## SEGMENTO DI TESTO
◇ ◇ ◇ ◇ ◇

Tra le persone che hanno
caratterizzato la mia adolescenza, ve n’è una
particolarissima, che forse ricordo più di tutti con affetto,
tanta stima e simpatia.
Si chiamava Antonio Cilli e lo chiamavano
Ntonie
cucciulàune per via del fatto che aveva lievemente la
testa un po’ più grossa del normale.
Era persona linda, pulitissima, nell’animo e nel cuore.
Dicevano che fosse un sempliciotto ed un po' ingenuo lo era,
non per niente era invalido civile, ma era un bravo uomo, con
tanta voglia di apprendere e migliorarsi. Da bambino l'aveva
scampata ad una meningite e questo aveva condizionato un po'
la sua vita. I genitori l'avevano mandato
a lu
mastre a lu scarpáre (ad un mastro calzolaio)
dove
aveva imparato a cucire le scarpe a mano. Era bravissimo,
preciso, in casa aveva tutti i ferri del mestiere, ma non aprì
mai bottega.
Non aveva studiato Antonio. Non so con esattezza se avesse
conseguito la licenza elementare, ma credo di sì. Un giorno si
mise a parlare con me di storia risorgimentale, dei carbonari,
Garibaldi, Mazzini e Giovine Italia, e mi disse che era andato
alla scuola serale dai miei genitori, giovani insegnanti fuori
ruolo, e che erano stati loro ad insegnargli quelle nozioni
storiche. C’è n’erano tanti di ragazzi suoi coetanei che
avevano frequentato quella scuola serale nel dopoguerra,
appositamente istituita dallo Stato per fare loro prendere la
licenza di quinta, non avendo potuto studiare durante la
guerra. Antonio era stato uno di questi.
Ciò che mi stupì, frequentandolo, fu il fatto che ricordava a
memoria tutto ciò che aveva imparato, per filo e per segno. Si
esprimeva , quando non parlava in dialetto, in corretto
italiano, forbito, con una dizione tutta sua, quasi scandendo
le sillabe, con accenti chiusi, senza alcuna inflessione
dialettale, che potesse rivelarne il luogo d'origine. Leggeva
tutto ciò che gli capitasse a tiro.
Un giorno mi disse: “L’Italia è una repubblica democratica
fondata sul lavoro. La sovranità appartiene al popolo che la
esercita nei limiti e nelle forme della Costituzione…
stessa”,
usava concludere. Anche questa era una sua reminiscenza
scolastica.
“
Qua’ è lu preme articule de la Costituzione italiana”
(Questo è l'articolo 1 della Costituzione italiana), mi disse
quando terminò di citarmelo. Io, che ero un ragazzo, non lo
avevo mai sentito quell’articolo, non lo conoscevo. A dire il
vero non sapevo bene neppure cosa fosse la Costituzione.

◇ ◇ ◇ ◇ ◇

## DATI ARCHIVIATI

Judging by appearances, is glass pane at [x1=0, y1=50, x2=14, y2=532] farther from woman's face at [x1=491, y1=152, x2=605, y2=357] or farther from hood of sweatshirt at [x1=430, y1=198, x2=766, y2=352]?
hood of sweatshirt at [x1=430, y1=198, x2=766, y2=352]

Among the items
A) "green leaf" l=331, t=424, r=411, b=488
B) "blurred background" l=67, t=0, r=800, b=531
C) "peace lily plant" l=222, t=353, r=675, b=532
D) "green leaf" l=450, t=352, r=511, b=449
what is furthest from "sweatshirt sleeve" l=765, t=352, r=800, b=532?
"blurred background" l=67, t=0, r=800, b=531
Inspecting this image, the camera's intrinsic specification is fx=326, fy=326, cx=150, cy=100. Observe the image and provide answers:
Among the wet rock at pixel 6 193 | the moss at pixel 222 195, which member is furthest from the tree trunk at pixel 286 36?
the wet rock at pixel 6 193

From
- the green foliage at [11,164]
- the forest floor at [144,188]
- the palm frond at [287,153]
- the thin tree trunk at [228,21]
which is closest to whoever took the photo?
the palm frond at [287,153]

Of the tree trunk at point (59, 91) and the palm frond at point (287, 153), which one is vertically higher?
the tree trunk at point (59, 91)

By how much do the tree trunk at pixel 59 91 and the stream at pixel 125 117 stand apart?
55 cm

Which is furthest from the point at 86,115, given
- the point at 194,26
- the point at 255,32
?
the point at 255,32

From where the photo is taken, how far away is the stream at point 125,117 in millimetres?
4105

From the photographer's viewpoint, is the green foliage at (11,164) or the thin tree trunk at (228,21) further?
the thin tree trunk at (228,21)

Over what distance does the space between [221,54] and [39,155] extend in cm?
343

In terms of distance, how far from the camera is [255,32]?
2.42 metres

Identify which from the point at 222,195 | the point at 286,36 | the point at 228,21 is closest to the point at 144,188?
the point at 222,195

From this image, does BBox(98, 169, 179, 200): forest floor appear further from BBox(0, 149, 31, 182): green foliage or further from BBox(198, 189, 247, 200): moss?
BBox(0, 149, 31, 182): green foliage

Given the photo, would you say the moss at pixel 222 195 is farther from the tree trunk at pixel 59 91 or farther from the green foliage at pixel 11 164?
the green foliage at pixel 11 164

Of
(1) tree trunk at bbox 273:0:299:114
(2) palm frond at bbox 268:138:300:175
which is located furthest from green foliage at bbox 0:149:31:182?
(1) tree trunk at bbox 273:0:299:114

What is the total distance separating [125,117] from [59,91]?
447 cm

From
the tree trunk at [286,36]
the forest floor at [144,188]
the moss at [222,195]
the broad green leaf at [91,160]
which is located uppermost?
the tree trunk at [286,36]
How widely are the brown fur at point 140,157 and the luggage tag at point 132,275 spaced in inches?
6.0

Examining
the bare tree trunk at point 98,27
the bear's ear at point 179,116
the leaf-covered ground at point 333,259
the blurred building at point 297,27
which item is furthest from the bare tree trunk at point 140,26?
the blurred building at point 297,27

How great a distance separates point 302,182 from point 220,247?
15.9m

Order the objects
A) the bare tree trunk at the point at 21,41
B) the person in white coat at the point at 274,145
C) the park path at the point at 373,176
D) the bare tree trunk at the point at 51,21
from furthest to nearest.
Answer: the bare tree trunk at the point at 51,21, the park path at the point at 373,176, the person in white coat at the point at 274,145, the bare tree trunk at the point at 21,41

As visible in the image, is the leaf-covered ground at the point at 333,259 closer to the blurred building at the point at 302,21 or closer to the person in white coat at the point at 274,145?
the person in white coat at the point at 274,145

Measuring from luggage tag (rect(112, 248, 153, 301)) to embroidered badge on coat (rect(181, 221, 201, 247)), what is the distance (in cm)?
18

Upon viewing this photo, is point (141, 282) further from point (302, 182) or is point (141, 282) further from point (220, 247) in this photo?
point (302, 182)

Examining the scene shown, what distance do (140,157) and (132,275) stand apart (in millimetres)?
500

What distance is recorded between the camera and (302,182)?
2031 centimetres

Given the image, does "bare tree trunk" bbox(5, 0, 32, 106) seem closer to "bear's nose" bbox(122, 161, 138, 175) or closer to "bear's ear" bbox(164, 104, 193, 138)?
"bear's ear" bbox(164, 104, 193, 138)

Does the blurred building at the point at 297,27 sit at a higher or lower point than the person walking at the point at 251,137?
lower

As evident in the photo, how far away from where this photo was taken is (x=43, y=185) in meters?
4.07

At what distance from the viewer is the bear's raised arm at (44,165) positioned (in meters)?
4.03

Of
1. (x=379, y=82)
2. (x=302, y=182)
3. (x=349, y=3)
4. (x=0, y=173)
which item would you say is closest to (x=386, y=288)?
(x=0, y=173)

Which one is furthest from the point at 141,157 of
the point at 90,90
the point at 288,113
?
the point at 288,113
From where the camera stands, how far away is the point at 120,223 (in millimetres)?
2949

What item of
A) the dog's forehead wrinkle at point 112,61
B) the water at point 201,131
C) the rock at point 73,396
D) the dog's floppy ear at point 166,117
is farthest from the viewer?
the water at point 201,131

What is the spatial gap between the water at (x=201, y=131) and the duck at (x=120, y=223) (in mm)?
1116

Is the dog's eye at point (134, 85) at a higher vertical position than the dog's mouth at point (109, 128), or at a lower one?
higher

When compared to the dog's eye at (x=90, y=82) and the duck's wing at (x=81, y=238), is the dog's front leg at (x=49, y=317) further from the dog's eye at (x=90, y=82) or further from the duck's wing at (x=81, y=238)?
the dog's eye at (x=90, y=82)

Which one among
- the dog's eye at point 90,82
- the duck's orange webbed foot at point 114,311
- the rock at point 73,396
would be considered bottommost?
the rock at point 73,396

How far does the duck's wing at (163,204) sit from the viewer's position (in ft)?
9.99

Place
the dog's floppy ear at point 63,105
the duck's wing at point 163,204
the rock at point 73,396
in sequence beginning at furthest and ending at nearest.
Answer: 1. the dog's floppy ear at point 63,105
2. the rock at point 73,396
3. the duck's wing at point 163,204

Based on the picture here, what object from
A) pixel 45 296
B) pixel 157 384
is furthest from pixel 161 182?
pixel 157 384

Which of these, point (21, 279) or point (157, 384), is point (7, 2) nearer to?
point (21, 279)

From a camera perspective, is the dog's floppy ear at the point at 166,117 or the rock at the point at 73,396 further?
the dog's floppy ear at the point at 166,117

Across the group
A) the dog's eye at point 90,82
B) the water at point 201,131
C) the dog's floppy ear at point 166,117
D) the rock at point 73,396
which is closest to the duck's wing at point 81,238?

◇ ◇ ◇ ◇ ◇

## OBIETTIVO A
Ripeta fedelmente il passo del brano su Antonio Cilli compreso tra "Si chiamava Antonio" e "e nel cuore.", estremi inclusi.
## OBIETTIVO B
Riporti in forma di elenco numerato soltanto le righe dei record comprese tra quella che contiene "What is the total" e quella che contiene "Answer: the bare", estremi inclusi, omettendo le righe vuote.

## RISPOSTA CORRETTA A
Si chiamava Antonio Cilli e lo chiamavano
Ntonie
cucciulàune per via del fatto che aveva lievemente la
testa un po’ più grossa del normale.
Era persona linda, pulitissima, nell’animo e nel cuore.

## RISPOSTA CORRETTA B
1. What is the total distance separating [125,117] from [59,91]?
2. 447 cm
3. From
4. the tree trunk at [286,36]
5. the forest floor at [144,188]
6. the moss at [222,195]
7. the broad green leaf at [91,160]
8. which is located uppermost?
9. the tree trunk at [286,36]
10. How widely are the brown fur at point 140,157 and the luggage tag at point 132,275 spaced in inches?
11. 6.0
12. Examining
13. the bare tree trunk at point 98,27
14. the bear's ear at point 179,116
15. the leaf-covered ground at point 333,259
16. the blurred building at point 297,27
17. which item is furthest from the bare tree trunk at point 140,26?
18. the blurred building at point 297,27
19. How great a distance separates point 302,182 from point 220,247?
20. 15.9m
21. Order the objects
22. A) the bare tree trunk at the point at 21,41
23. B) the person in white coat at the point at 274,145
24. C) the park path at the point at 373,176
25. D) the bare tree trunk at the point at 51,21
26. from furthest to nearest.
27. Answer: the bare tree trunk at the point at 51,21, the park path at the point at 373,176, the person in white coat at the point at 274,145, the bare tree trunk at the point at 21,41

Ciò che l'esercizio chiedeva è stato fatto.